Fantasy Booking – Part 2 – Tag Team Championship
In part 2 of my fantasy booking experiment, we’re going to discuss the tag team championship. This one is going to be easy because you are absolutely reading that correctly. One, singular.
For a division of professional wrestling that WWE has so heavily worked away from (outside of NXT for the most part), there’s no excuse for there to be 3 different sets of tag champions on the men’s side of things, and unfortunately its rumored that NXT is going to adopt a women’s tag belt of their own, which I’m also against because, again, they don’t have actual tag teams. They put together these rag-tag pairings of singles wrestlers because they are lazy with creative, so I have a much simpler solution that I think makes a lot of sense and takes some of the pressure off really having to work a ton of creative.
Wrestlemania should feature a tag team triple threat ladder match. All six men in the ring at one time, a newly designed, unified set of tag belts hanging above the ring, one TAG TEAM to rule them all.
Following Wrestlemania, the formula should be pretty simple, the winning team should defend their title on their own brand each week, sort of an “open challenge” if you will. This will give the opportunity for creative (Vince) to see what of the random pairings actually have a good feel to them. I don’t want anyone to think I’m shitting on “The Dirty Dogz” here, Ziggler and Roode work really well together because they are both long-tenured talented individuals who find a way to make pretty much anything they’re given function, but that pairing was just a matter of not having anything else for them to do/being too lazy to write more creative to fill the SEVEN HOURS of TV time you have every week of the year (not counting PPV weeks).
The two brands that do not house the belt should hold tournaments throughout the course of each month, with the winners of each brand’s tournament meeting at the next PPV. Since the PPVs are never evenly spaced, this gives the opportunity for you to cater the bracket sizes to how much time you actually have. These tournaments should play out a lot like the Dusty Cup. You’ll have the one or two actual tag teams that exist, then you can also try out new pairings and find ones that work (like Ciampa-Thatcher). One PPV sets the challenger for the next PPVs title defense. This gives you the opening to work at least a little creative build without having to overthink anything. You get an injury on one of the teams, the tournament runner ups can swap in. I’m even giving you an out when someone gets hurt here.

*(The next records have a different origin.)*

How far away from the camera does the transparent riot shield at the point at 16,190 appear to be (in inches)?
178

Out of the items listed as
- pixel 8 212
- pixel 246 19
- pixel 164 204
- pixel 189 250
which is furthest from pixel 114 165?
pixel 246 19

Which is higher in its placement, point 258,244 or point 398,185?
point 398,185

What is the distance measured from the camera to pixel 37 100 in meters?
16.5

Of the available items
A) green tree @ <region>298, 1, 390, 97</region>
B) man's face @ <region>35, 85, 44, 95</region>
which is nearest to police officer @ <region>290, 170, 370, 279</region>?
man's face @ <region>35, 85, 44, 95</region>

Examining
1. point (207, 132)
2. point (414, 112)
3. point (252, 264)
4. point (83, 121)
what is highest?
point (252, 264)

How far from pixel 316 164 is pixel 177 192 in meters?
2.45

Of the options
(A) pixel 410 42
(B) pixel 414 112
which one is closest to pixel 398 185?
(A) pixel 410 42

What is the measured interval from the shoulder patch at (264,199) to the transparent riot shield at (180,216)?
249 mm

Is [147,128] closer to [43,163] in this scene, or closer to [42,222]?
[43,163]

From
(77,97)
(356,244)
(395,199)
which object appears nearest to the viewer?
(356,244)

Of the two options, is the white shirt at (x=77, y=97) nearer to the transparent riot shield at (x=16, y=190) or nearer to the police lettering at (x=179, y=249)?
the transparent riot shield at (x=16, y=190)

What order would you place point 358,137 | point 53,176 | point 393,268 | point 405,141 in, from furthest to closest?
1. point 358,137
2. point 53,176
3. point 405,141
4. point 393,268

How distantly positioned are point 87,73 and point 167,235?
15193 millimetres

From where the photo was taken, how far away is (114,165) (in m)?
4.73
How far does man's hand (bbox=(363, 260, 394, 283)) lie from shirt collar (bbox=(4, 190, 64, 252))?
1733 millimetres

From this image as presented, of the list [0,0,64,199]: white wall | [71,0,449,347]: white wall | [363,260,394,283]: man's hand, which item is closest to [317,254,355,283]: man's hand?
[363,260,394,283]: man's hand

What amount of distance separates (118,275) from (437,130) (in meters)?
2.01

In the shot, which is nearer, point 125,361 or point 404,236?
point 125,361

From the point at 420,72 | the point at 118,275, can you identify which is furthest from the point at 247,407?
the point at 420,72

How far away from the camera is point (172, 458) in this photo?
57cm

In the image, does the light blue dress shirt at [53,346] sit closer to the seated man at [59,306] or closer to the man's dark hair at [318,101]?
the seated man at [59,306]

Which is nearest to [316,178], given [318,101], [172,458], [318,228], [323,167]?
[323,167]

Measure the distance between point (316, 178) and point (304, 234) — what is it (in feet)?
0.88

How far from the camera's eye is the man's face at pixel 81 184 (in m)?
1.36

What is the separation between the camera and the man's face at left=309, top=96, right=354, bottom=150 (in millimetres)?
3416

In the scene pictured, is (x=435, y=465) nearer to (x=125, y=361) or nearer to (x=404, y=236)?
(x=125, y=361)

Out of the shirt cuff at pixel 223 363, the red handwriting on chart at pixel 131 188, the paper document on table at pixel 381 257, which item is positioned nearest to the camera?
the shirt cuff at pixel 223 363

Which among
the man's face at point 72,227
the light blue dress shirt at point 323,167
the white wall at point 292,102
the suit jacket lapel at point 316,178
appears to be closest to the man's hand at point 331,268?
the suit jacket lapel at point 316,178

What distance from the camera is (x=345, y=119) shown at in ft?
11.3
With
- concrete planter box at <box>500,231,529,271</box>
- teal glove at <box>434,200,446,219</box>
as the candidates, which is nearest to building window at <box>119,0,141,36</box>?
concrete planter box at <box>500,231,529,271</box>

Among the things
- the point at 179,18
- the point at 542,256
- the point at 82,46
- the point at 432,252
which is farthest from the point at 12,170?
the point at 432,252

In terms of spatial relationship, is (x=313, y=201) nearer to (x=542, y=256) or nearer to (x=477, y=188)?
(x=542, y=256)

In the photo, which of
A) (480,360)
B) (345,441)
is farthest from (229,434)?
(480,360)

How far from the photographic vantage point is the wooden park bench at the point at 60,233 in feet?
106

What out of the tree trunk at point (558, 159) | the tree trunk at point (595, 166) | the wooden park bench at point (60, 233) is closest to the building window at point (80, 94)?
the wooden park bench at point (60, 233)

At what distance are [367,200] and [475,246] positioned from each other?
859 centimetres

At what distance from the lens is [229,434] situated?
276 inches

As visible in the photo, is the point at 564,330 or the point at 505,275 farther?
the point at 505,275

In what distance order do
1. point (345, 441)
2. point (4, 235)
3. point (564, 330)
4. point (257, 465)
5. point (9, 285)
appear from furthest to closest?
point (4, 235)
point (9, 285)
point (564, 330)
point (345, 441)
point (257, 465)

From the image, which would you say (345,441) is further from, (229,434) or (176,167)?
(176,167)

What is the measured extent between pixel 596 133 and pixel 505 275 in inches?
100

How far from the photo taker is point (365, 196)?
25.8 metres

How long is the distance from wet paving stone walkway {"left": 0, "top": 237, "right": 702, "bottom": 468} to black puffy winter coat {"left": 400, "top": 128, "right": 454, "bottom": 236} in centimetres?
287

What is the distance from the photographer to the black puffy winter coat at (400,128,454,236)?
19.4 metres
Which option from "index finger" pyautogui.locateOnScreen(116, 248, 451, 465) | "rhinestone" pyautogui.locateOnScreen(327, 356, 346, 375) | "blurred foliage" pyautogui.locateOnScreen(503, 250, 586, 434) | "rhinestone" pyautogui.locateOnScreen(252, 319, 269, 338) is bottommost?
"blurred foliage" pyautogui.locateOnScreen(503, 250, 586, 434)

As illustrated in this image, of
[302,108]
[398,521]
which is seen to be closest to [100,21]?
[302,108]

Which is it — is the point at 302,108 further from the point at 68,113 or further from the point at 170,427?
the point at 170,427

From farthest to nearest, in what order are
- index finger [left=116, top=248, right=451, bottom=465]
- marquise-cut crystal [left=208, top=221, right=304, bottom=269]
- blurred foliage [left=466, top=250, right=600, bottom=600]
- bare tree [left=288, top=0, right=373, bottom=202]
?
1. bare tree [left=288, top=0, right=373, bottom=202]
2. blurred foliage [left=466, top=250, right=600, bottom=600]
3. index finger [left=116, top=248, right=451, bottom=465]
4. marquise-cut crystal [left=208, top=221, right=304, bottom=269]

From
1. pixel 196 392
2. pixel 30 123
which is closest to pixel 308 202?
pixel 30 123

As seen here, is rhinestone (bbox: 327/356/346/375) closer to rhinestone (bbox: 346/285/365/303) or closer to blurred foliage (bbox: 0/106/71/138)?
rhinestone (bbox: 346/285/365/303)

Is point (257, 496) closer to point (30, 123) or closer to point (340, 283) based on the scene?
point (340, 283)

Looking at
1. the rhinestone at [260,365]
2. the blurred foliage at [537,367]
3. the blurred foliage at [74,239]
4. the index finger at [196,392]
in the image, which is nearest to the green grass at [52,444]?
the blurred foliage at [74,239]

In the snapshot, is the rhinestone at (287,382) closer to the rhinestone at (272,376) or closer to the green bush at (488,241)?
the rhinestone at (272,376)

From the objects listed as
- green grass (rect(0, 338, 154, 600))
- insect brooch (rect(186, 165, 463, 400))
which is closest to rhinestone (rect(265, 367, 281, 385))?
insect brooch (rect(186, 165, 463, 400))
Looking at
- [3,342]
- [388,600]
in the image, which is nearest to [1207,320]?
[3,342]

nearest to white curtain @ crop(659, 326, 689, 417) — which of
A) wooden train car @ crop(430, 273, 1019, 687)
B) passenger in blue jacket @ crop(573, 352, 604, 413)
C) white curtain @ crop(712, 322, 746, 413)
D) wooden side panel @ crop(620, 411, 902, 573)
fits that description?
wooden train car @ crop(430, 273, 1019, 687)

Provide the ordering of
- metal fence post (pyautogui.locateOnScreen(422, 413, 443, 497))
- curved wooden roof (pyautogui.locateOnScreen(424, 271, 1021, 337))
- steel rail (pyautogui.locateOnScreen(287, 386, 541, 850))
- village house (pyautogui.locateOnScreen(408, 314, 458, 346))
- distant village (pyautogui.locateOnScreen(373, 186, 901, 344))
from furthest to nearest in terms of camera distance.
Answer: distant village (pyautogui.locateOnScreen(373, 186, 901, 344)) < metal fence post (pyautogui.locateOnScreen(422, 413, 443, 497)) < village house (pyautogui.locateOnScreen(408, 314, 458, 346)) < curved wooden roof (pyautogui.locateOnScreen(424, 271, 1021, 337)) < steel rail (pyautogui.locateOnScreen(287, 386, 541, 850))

And do not waste our time with a ton of promos here. Turn tag team wrestling into a showcase of talent again. Let tag team matches be something for the purists who want to tune in each week and see at least one or two incredibly well performed matches. And look at it this way, when you find teams that work together well, you have new tag teams that can work tag division for a while. When they don’t work, you’ve managed to showcase the singles wrestlers on a roster entirely too large and you can start seeing more and more of each of the guys in the back. See who has a crowd following. See who can get themselves over by putting on a show. Nobody fell in love with DIY because we knew who Gargano or Ciampa were. Nobody fell in love with DIY because of promos. We fell in love with what we saw them do each time they were given 5-10-45 minutes in the ring. And clearly being a solid tag team does not minimize your chances of individual success later, once you’ve gotten yourself over within the tag team. Look at the Hardyz, Edge and Christian, Booker T, DIY. And sometimes you find something magical, like Breezango (even though they don’t get much TV time anymore).
All of this to say, if you’re going to be lazy with creative, stop trying so damn hard. We love good wrestling just as much as we hate badly written creative.
But the one damn thing I’m going to fantasy book here is that whatever teams get the title shots, let them be the actual teams for a while until you establish a track record with the newer pairings you cook up. I’m ok with a team of Shane O’ Mac and Mustafa Ali as long as you find a way to make it make at least a little bit of sense and they put on a show when they are in the ring. You don’t have to have The Hardyz or the Young Bucks or The Revival FTR, but you will have to put your faith in the audience to help you know when something works and when something is over, which I know is something you have a hard time with.
So that’s my fantasy booking for the Tag Team Championship. Any thoughts?